When researching applications of Baker-Miller Pink, I encountered a range of case studies, most prominently in penal and psychiatric institutions across the United States and Europe. At the Dallas County Detention Center in Missouri, prison cells were painted in Baker-Miller Pink under the direction of Sheriff Mike Rackley, who extended the scheme by adding blue teddy bear motifs to the walls. In an interview, he explained, ‘Basically, if they are going to act like children and commit a childish act, then we’ll make a childish atmosphere. And it’s a calming thing; teddy bears are soothing. So we made it like a daycare – and that’s kind of what it is: a day care for adults who can’t control their behaviour in public.’ This framing reveals how the colour’s purported calming effects are entangled with disciplinary strategies that infantilise people who have been incarcerated.

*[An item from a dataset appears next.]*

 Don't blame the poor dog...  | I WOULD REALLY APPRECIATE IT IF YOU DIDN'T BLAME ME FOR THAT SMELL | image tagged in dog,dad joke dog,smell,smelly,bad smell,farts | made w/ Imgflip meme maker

More than thirty Swiss prisons adopted the colour – renamed ‘Cool Down Pink’ – applying it to holding cells painted in the sugary hue. In nearly every image I encountered, these cells appeared entirely windowless, producing a sense of total enclosure. I wanted to echo this condition in Liquid Trust. We boarded up the windows of the gallery in order to intensify the experience of immersion, creating an environment in which the viewer is completely enveloped by colour, without visual access to the outside world. It returns me to those institutional contexts that we discussed at the beginning of this conversation, which produce a similar kind of sensory isolation, stripping away environmental cues that normally anchor our perception.